WHAT YOU HAVE TO DO
Repeat each entry word for word; the images are not part of the copy.

Collected data:
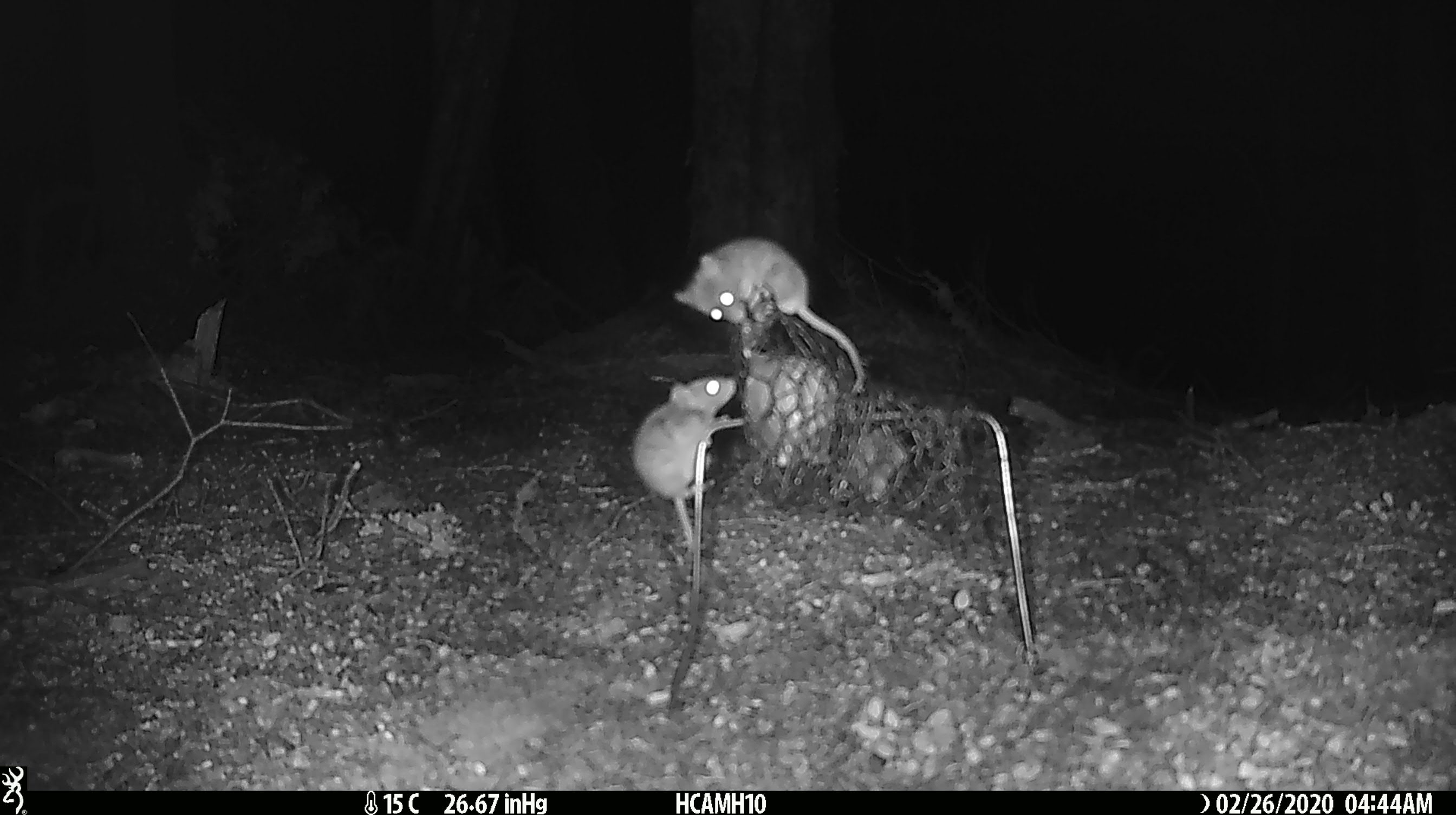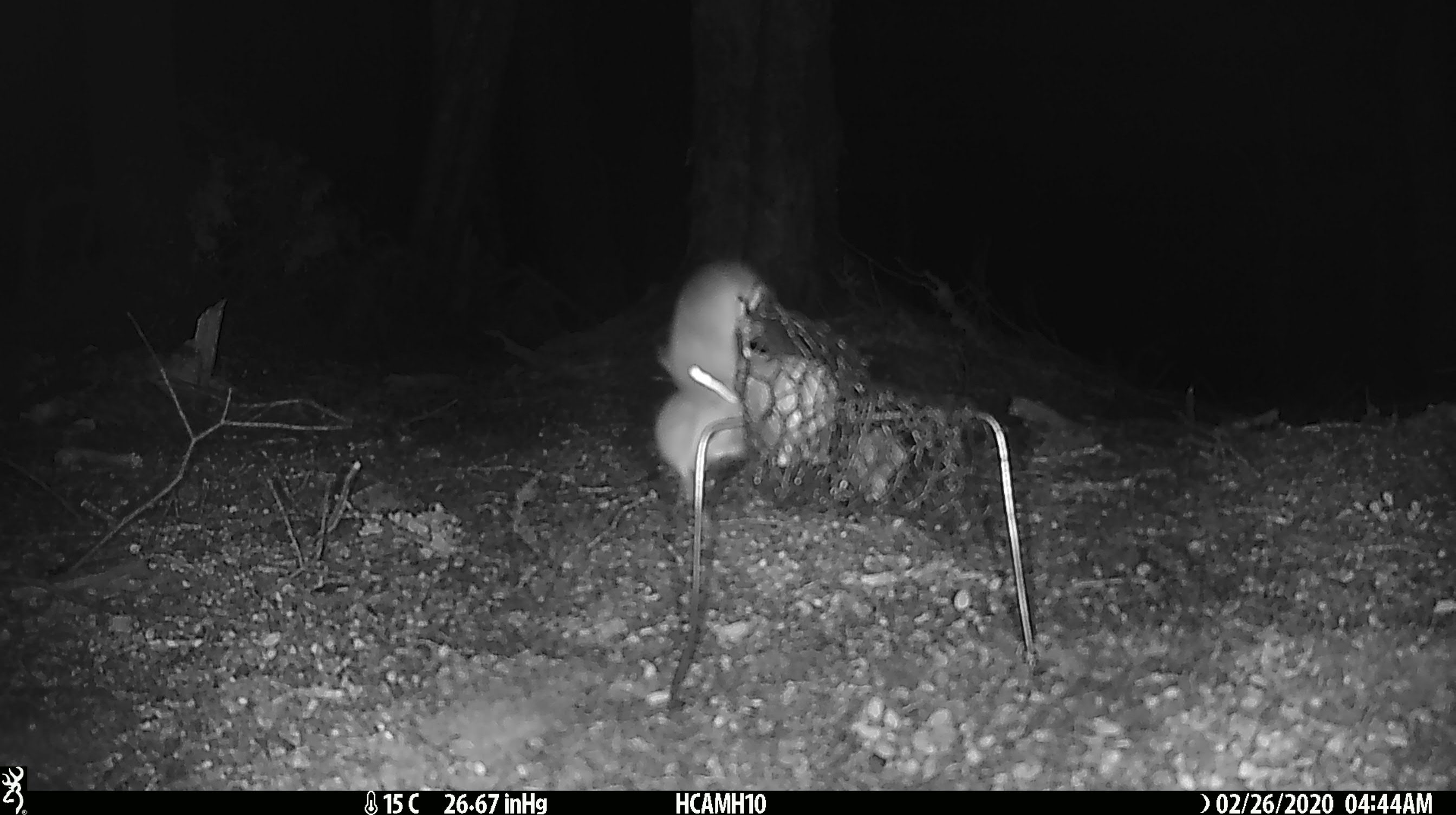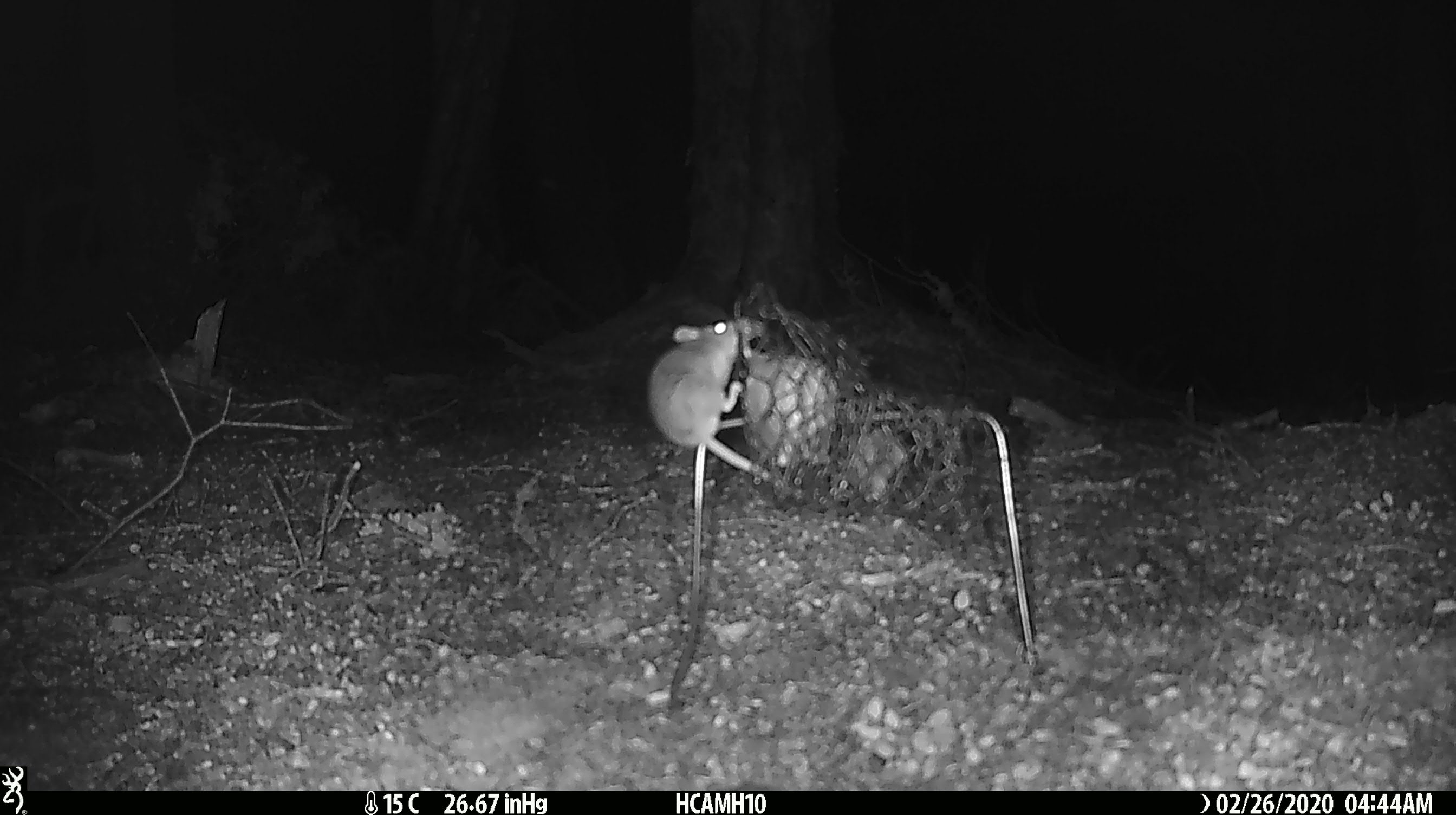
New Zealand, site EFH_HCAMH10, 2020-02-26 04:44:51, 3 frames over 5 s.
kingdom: Animalia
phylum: Chordata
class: Mammalia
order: Rodentia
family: Muridae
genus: Mus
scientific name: Mus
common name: mouse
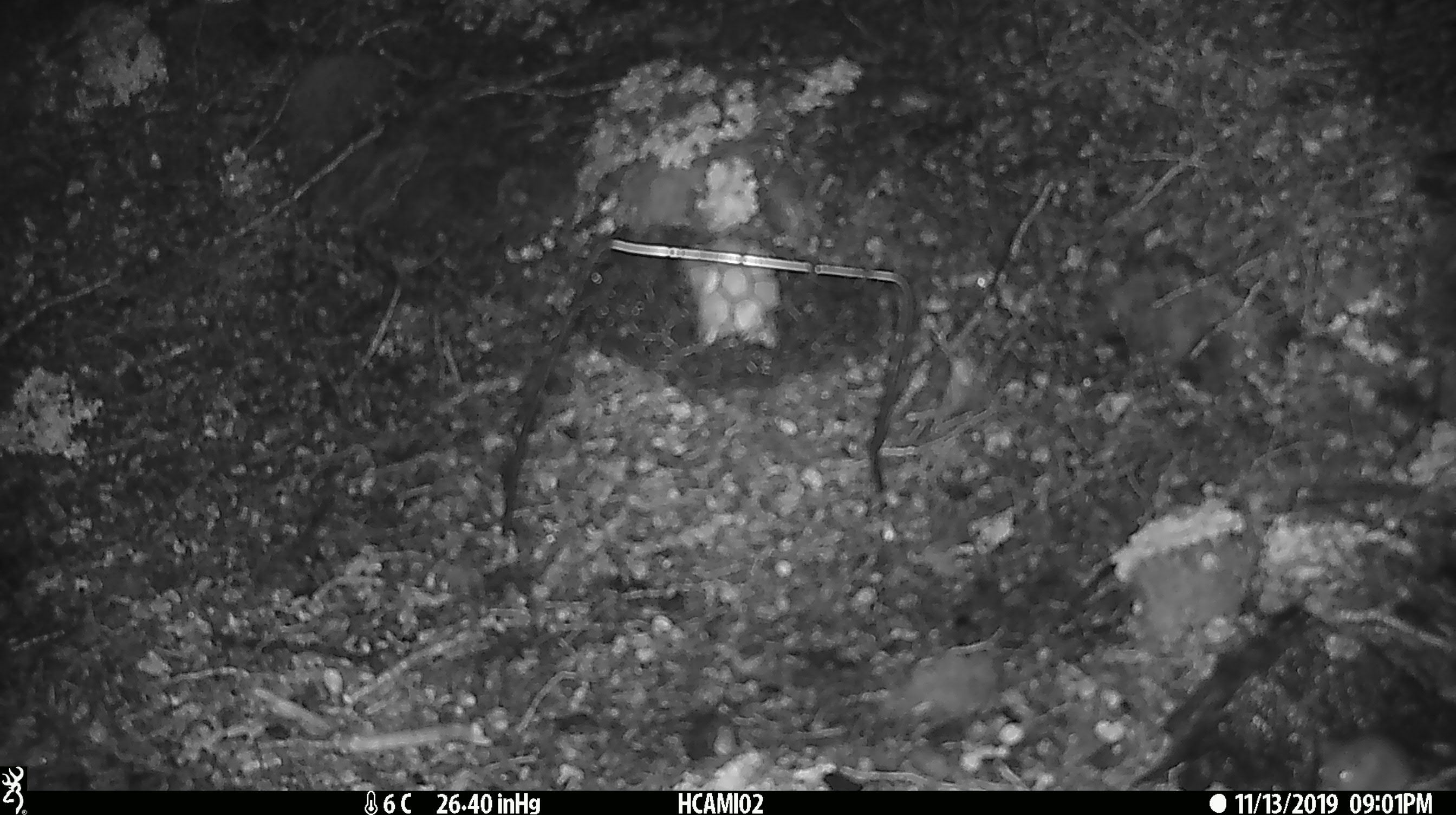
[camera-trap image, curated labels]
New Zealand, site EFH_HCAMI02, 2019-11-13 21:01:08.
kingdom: Animalia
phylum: Chordata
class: Mammalia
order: Rodentia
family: Muridae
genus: Mus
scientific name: Mus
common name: mouse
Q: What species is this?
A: Mouse (Mus).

RESPONSE AREA
New Zealand, site EFH_HCAMH10, 2020-02-26 04:44:51, 3 frames over 5 s.
kingdom: Animalia
phylum: Chordata
class: Mammalia
order: Rodentia
family: Muridae
genus: Mus
scientific name: Mus
common name: mouse
[camera-trap image, curated labels]
New Zealand, site EFH_HCAMI02, 2019-11-13 21:01:08.
kingdom: Animalia
phylum: Chordata
class: Mammalia
order: Rodentia
family: Muridae
genus: Mus
scientific name: Mus
common name: mouse
Q: What species is this?
A: Mouse (Mus).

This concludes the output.